- Flag Coat of arms
- Coordinates (Piątek): 52°4′9″N 19°28′50″E﻿ / ﻿52.06917°N 19.48056°E
- Country: Poland
- Voivodeship: Łódź
- County: Łęczyca
- Seat: Piątek

Area
- • Total: 133.2 km^{2} (51.4 sq mi)

Population (2006)
- • Total: 6,574
- • Density: 49/km^{2} (130/sq mi)

= Gmina Piątek =

Gmina Piątek is a rural gmina (administrative district) in Łęczyca County, Łódź Voivodeship, in central Poland. Its seat is the village of Piątek, which lies approximately 20 km east of Łęczyca and 32 km north of the regional capital Łódź.
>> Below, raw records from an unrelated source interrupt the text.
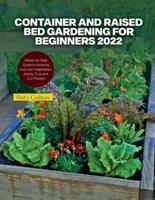 CONTAINER AND RAISED BED GARDENING FOR BEGINNERS 2022: A Step-by-Step Guide to Growing your own Vegetables, Herbs, Fruit and Cut Flowers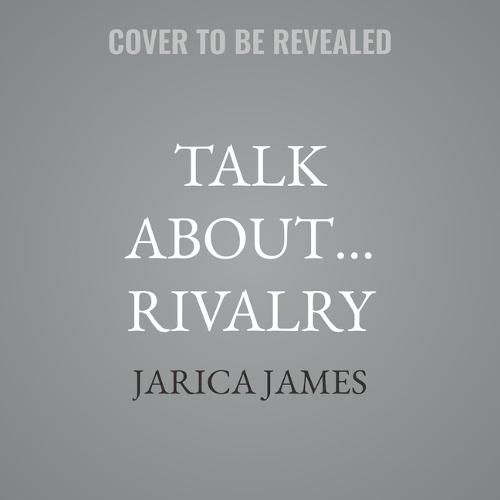 Talk About... Rivalry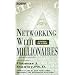 Networking with Millionaires... and Their Advisors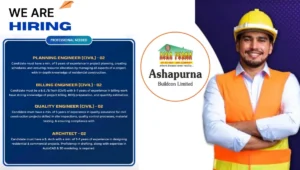 Ashapurna Buildcon Ltd Vacancy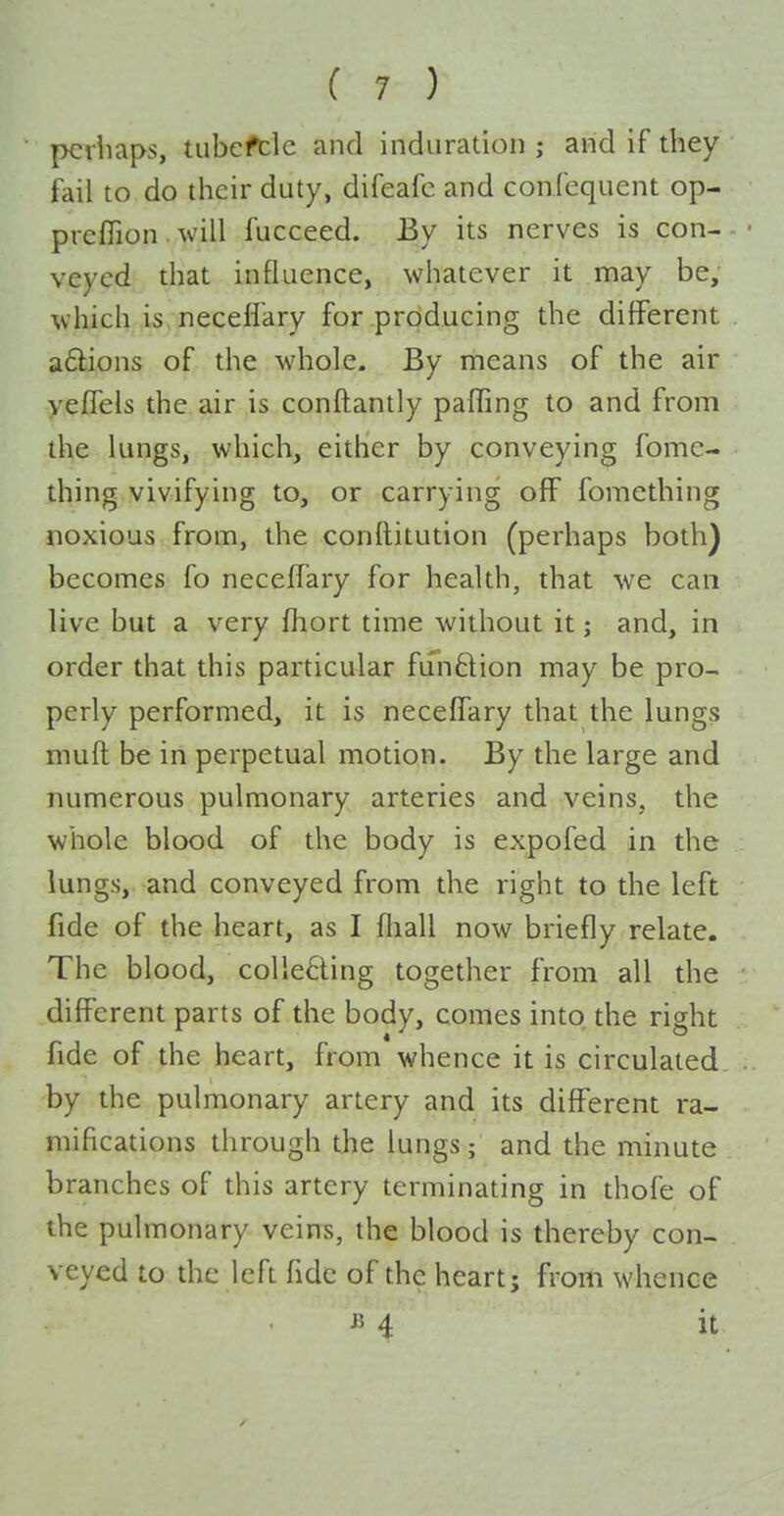 pciliaps, tubefcle and induration ; and if they fail to do their duty, difeafc and confcquent op- preffion. will fucceed. By its nerves is con- veyed that influence, whatever it may be, which is neceflary for .prdducing the different a6lions of the whole. By means of the air yeffels the air is conftantly paffing to and from t\\e lungs, which, either by conveying fome- thing vivifying to, or carrying off fomething noxious from, the conititution (perhaps both) becomes fo neceffary for health, that we can live but a very fhort time without it; and, in order that this particular funQion may be pro- perly performed, it is neceffary that the lungs muft be in perpetual motion. By the large and numerous pulmonary arteries and veins, the whole blood of the body is expofed in the lungs, and conveyed from the right to the left fide of the heart, as I fliall now briefly relate. The blood, colleHing together from all the different parts of the body, comes into the right fide of the heart, from whence it is circulated by the pulmonary artery and its different ra- mifications through the lungs; and the minute branches of this artery terminating in thofe of the pulmonary veins, the blood is thereby con- veyed to the left fide of the heart; from whence ^> 4 it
The gmina covers an area of 133.2 km2, and as of 2006 its total population is 6,574.

==Villages==
Gmina Piątek contains the villages and settlements of Balków, Bielice, Boguszyce, Borowiec, Broników, Czerników, Górki Łubnickie, Górki Pęcławskie, Goślub, Goślub-Osada, Janków, Janówek, Janowice, Jasionna, Konarzew, Krzyszkowice, Łęka, Leżajna, Łubnica, Mchowice, Michałówka, Młynów, Mysłówka, Orądki, Orenice, Pęcławice, Piątek, Piekary, Pokrzywnica, Rogaszyn, Śladków Podleśny, Śladków Rozlazły, Stare Piaski, Sułkowice Drugie, Sułkowice Pierwsze, Sypin, Witów, Włostowice, Włostowice-Parcele and Żabokrzeki.

==Neighbouring gminas==
Gmina Piątek is bordered by the gminas of Bedlno, Bielawy, Głowno, Góra Świętej Małgorzaty, Krzyżanów and Zgierz.